Zhang Jing, Zhou Qingjie, Ng Derrick Wing Kwan, Jo Minho
School of Electronic Information and Communications, Huazhong University of Science and Technology, Wuhan 430074, China.
School of Electrical Engineering and Telecommunications, University of New South Wales, Sydney 2052, Australia.
Sensors (Basel). 2017 Sep 15;17(9):2125. doi: 10.3390/s17092125.

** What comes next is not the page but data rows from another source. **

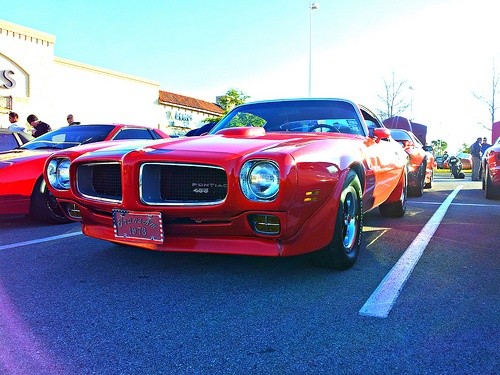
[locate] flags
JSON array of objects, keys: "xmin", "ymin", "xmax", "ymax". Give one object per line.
[{"xmin": 312, "ymin": 2, "xmax": 321, "ymax": 10}]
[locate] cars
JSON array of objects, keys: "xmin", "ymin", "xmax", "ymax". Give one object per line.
[
  {"xmin": 434, "ymin": 153, "xmax": 473, "ymax": 170},
  {"xmin": 0, "ymin": 124, "xmax": 171, "ymax": 225},
  {"xmin": 482, "ymin": 136, "xmax": 500, "ymax": 199},
  {"xmin": 50, "ymin": 97, "xmax": 435, "ymax": 271}
]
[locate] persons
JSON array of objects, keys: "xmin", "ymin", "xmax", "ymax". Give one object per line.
[
  {"xmin": 67, "ymin": 113, "xmax": 81, "ymax": 127},
  {"xmin": 479, "ymin": 137, "xmax": 490, "ymax": 179},
  {"xmin": 443, "ymin": 151, "xmax": 449, "ymax": 169},
  {"xmin": 470, "ymin": 137, "xmax": 482, "ymax": 182},
  {"xmin": 8, "ymin": 113, "xmax": 25, "ymax": 132},
  {"xmin": 27, "ymin": 114, "xmax": 53, "ymax": 138}
]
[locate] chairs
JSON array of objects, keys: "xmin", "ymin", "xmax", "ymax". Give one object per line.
[{"xmin": 329, "ymin": 125, "xmax": 352, "ymax": 134}]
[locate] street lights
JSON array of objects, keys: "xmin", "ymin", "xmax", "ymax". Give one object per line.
[{"xmin": 308, "ymin": 0, "xmax": 320, "ymax": 99}]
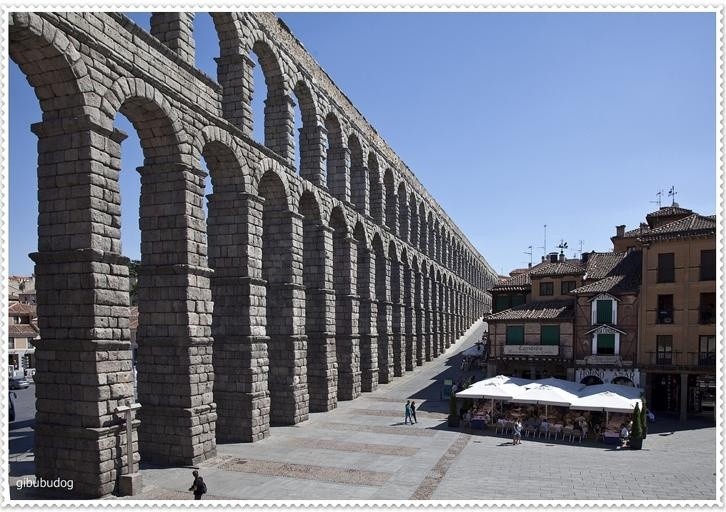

In wireless powered communication networks (WPCNs), it is essential to research energy efficiency fairness in order to evaluate the balance of nodes for receiving information and harvesting energy. In this paper, we propose an efficient iterative algorithm for optimal energy efficiency proportional fairness in WPCN. The main idea is to use stochastic geometry to derive the mean proportionally fairness utility function with respect to user association probability and receive threshold. Subsequently, we prove that the relaxed proportionally fairness utility function is a concave function for user association probability and receive threshold, respectively. At the same time, a sub-optimal algorithm by exploiting alternating optimization approach is proposed. Through numerical simulations, we demonstrate that our sub-optimal algorithm can obtain a result close to optimal energy efficiency proportional fairness with significant reduction of computational complexity.
在无线供电通信网络(WPCN)中,研究能量效率公平性对于评估节点接收信息和收集能量的平衡至关重要。在本文中,我们提出了一种用于WPCN中最优能量效率比例公平性的高效迭代算法。主要思想是利用随机几何来推导关于用户关联概率和接收阈值的平均比例公平效用函数。随后,我们证明了松弛的比例公平效用函数分别对于用户关联概率和接收阈值是凹函数。同时,提出了一种利用交替优化方法的次优算法。通过数值模拟,我们表明我们的次优算法能够在显著降低计算复杂度的情况下获得接近最优能量效率比例公平性的结果。